Machine Learning has many definitions, but in my perspective, ability to acquire information from raw data is called Machine Learning. Applications of Machine Learning is well known in finance, image processing, natural language processing, driving etc. But what role does machine learning play in Communication Systems?
Our cities are becoming super smart and fully connected with autonomous devices. Everything around us is connected by means of Internet of Things (IoT). The fifth-generation communication system that is currently being deployed us aimed at providing faster, higher capacity transmission. There has been an exponential increase in amount of data that is being transferred. The amount of data that is being transferred per month is 80 Exabytes. That is approximately equivalent of transferring 10000000000 High-Definition movies. This comes as no surprise. The rapid development of AI, IoT, VR, Cloud technologies has led to a massive increase in data traffic. 5G infrastructure would reach its peak capacity by 2030’s bringing need for 6th generation communication system which can meet the demands for ever increasing high capacity, high speed communication system. And AI or ML is expected to play a major role.

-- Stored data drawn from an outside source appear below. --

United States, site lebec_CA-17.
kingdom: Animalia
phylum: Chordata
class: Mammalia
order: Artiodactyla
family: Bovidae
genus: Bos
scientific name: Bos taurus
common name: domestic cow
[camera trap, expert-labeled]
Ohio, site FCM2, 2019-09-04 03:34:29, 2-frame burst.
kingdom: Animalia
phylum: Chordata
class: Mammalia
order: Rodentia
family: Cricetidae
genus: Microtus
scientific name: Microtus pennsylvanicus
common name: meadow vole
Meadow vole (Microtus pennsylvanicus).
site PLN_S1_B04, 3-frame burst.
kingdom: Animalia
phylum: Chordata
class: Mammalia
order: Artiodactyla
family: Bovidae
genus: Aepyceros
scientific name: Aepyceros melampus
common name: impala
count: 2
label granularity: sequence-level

At present, ML is communication networks is something that is unheard of or rare. This is because of the need for substantial improvement needed in infrastructure ML applications can be put into place. Also development of ML in communication networks requires multi-disciplinary skills that industry lacks.
ML loves data. Data is a fundamental building block that ML depends on. There are different types of networks, communication devices and equipment’s that produce different types of data. Proper infrastructure needs to be setup to collect and store all the available data which can then be further analyzed.
But what’s the use? How can ML be used in communication networks? As I mentioned earlier, data consumption is increasing and there is a need for low latency, long distance, high speed communication systems. Consider our todays networking system, the way packets are routed. The packets are routed based on traditional routing algorithms. All of which find the shortest and quickest route to reach the destination. But, what if the router has the capability to predict the network congestion that might occur? With large amounts of data that is produced, the shortest route may not be the quickest route always. The networks needs to be adaptive based on the current status and also needs to be future aware. The network should be able to predict the demands, network failures all of which needs further research. In the near future, more impactive ML applications in networking is expected to be developed. With ML, Software Defined Networks (SDN) becoming more mature, telecommunications is getting ready for ML driven applications.